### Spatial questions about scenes
####################

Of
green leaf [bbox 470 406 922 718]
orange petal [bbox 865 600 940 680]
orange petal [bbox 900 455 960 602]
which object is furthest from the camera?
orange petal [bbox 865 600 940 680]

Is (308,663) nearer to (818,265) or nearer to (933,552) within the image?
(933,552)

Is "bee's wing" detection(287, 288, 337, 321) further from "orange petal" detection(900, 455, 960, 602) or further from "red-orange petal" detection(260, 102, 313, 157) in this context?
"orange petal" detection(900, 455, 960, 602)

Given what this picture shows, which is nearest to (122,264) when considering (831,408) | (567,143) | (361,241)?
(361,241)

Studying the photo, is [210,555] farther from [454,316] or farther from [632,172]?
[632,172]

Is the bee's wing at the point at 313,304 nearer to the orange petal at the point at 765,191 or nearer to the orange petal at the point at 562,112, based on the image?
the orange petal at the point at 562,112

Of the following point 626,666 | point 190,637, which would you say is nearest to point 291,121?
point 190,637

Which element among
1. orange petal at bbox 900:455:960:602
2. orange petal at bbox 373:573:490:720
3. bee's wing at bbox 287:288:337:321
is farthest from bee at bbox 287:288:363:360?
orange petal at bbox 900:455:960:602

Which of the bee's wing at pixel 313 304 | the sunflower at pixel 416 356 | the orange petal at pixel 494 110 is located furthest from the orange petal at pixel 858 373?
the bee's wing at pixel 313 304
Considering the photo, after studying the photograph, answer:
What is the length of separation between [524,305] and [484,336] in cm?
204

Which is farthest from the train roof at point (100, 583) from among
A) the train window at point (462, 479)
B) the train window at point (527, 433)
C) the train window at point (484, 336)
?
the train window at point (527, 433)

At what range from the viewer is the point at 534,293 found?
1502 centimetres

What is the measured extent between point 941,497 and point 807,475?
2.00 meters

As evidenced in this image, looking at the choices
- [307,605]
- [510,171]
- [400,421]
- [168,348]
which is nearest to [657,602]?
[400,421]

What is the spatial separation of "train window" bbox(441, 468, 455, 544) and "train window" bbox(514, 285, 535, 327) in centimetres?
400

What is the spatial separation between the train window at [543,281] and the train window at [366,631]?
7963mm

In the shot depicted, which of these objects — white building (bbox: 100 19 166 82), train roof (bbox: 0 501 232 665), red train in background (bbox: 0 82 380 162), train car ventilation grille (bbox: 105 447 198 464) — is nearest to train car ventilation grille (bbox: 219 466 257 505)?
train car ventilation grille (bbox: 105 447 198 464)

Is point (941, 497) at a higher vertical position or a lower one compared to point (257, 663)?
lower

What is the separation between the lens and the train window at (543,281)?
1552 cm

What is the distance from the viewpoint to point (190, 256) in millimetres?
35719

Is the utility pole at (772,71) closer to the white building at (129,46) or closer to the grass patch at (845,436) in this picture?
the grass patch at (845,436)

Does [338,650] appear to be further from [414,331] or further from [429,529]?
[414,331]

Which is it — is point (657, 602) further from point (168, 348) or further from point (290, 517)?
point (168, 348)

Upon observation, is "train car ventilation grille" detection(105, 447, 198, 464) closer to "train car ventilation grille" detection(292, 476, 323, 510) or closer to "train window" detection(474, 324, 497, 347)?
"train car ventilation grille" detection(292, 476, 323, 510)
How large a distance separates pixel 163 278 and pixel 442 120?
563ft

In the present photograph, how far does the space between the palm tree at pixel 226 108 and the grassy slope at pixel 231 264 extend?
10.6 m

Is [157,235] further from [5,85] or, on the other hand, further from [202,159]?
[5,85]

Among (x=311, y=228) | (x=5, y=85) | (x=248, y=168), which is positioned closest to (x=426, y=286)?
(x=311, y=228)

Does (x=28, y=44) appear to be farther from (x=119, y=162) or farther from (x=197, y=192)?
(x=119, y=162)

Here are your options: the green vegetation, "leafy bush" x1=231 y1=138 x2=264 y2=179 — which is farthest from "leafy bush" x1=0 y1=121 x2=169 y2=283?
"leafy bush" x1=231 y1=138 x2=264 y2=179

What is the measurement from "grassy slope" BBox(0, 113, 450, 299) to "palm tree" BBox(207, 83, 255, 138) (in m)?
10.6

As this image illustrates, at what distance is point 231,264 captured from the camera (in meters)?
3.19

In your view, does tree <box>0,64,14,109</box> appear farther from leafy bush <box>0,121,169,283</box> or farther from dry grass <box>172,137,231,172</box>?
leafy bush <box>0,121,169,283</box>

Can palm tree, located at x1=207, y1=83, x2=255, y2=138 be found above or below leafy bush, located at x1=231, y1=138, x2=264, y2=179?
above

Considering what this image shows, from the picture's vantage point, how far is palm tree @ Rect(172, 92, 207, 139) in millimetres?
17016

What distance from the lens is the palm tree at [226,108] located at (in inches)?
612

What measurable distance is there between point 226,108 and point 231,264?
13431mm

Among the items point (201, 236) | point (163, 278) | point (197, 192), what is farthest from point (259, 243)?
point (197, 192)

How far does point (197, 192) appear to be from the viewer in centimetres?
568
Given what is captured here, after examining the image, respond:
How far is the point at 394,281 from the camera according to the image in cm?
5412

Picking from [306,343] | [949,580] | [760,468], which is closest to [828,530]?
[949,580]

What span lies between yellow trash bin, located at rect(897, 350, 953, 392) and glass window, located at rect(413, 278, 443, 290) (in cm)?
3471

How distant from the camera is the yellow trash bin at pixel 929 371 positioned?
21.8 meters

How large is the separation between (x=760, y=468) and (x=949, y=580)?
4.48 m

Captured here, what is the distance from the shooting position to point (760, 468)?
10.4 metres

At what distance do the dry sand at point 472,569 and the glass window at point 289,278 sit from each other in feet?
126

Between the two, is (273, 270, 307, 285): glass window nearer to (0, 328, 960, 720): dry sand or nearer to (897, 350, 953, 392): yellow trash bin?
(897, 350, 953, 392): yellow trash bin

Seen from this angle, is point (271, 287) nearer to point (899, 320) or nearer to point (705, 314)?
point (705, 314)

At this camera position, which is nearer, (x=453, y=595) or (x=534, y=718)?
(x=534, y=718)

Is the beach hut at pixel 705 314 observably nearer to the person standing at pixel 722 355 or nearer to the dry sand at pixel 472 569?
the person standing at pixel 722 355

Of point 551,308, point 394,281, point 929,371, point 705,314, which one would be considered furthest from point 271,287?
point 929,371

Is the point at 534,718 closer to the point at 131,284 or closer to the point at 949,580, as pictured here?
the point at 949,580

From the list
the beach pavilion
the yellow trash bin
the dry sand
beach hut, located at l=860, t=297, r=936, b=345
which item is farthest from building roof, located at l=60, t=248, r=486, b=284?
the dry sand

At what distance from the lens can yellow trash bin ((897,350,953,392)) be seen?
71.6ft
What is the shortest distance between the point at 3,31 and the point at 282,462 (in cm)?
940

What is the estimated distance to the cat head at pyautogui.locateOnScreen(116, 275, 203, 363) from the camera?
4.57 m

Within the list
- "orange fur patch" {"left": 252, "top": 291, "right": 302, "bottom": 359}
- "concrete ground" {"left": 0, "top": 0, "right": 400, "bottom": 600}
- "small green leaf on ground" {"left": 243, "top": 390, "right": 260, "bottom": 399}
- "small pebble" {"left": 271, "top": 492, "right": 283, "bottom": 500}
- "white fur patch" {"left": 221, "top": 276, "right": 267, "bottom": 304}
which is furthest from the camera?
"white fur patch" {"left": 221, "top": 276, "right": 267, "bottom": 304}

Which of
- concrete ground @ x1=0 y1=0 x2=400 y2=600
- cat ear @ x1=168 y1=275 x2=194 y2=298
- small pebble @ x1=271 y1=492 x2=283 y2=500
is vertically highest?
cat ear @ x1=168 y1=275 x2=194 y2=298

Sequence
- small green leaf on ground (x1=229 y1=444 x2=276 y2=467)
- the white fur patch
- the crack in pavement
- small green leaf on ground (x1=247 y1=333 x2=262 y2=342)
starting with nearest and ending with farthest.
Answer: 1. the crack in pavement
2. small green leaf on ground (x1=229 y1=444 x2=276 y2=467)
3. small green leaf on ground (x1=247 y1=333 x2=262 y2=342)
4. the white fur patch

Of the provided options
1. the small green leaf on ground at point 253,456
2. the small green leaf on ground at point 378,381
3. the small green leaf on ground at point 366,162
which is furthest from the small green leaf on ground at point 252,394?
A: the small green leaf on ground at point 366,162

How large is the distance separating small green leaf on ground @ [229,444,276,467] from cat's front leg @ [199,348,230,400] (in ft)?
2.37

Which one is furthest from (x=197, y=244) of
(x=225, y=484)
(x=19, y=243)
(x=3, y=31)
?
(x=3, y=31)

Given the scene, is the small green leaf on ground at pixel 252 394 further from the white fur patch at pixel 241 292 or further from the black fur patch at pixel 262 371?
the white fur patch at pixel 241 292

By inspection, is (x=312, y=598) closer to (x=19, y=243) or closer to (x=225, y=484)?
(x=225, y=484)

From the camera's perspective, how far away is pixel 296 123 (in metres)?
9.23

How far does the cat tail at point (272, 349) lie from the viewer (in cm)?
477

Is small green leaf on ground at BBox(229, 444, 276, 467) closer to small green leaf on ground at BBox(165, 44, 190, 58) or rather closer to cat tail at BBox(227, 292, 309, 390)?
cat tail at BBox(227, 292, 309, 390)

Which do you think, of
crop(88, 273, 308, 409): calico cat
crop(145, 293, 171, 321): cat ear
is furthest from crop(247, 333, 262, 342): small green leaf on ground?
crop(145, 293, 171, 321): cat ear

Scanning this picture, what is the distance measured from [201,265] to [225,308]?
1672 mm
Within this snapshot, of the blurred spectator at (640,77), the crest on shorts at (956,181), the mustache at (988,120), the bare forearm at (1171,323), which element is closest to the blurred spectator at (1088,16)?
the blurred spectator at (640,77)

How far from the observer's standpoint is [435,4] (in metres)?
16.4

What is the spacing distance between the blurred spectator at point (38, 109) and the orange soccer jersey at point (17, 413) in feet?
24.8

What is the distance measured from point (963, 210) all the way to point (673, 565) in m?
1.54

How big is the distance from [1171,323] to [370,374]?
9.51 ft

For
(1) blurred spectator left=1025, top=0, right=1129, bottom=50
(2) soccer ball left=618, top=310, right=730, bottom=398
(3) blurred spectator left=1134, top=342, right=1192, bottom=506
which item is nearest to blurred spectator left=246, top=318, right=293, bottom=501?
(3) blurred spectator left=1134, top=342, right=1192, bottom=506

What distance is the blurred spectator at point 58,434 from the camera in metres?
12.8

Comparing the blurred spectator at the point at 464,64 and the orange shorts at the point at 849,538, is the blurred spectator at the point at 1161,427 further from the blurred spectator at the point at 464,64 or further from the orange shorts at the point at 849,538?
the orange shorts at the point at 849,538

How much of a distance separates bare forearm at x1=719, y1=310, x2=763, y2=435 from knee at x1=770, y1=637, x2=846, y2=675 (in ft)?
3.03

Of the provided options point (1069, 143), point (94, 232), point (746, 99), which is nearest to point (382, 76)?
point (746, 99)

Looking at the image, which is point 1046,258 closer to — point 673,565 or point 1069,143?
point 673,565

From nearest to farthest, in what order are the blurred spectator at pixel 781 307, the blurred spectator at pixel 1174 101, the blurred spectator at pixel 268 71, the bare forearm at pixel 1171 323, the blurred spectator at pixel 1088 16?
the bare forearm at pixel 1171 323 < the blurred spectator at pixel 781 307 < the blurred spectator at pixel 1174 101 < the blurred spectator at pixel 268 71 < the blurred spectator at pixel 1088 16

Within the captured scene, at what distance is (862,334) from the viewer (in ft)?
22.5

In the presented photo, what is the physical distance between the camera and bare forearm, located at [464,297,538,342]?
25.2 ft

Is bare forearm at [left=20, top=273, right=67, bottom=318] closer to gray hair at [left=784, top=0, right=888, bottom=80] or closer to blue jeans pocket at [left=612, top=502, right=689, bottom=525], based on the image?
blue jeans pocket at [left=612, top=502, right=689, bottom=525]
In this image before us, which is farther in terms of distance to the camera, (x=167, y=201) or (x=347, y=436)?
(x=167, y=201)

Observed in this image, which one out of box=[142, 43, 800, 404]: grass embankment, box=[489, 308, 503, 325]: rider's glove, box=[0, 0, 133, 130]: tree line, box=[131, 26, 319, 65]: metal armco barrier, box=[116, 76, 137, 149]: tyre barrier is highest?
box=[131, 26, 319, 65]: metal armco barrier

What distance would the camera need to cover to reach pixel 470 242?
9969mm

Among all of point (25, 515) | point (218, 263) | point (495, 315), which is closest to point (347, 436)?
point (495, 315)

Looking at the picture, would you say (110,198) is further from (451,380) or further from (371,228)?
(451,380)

####################

### Challenge
Can you rewrite the material from the line with "Picking from [306,343]" up to and including the line with "21.8 meters", keeping every request unchanged but rescaling each number in the answers (the coordinates and the distances) by 1.4? Round each result to the same number of decimal places as the original, with halves rounded up.

### Output below
Picking from [306,343] | [949,580] | [760,468], which is closest to [828,530]?
[1329,812]

What span lies between yellow trash bin, located at rect(897, 350, 953, 392) and glass window, located at rect(413, 278, 443, 290) (in cm)?
4859

How distant from the camera is the yellow trash bin at pixel 929 371 positioned?
30.5 meters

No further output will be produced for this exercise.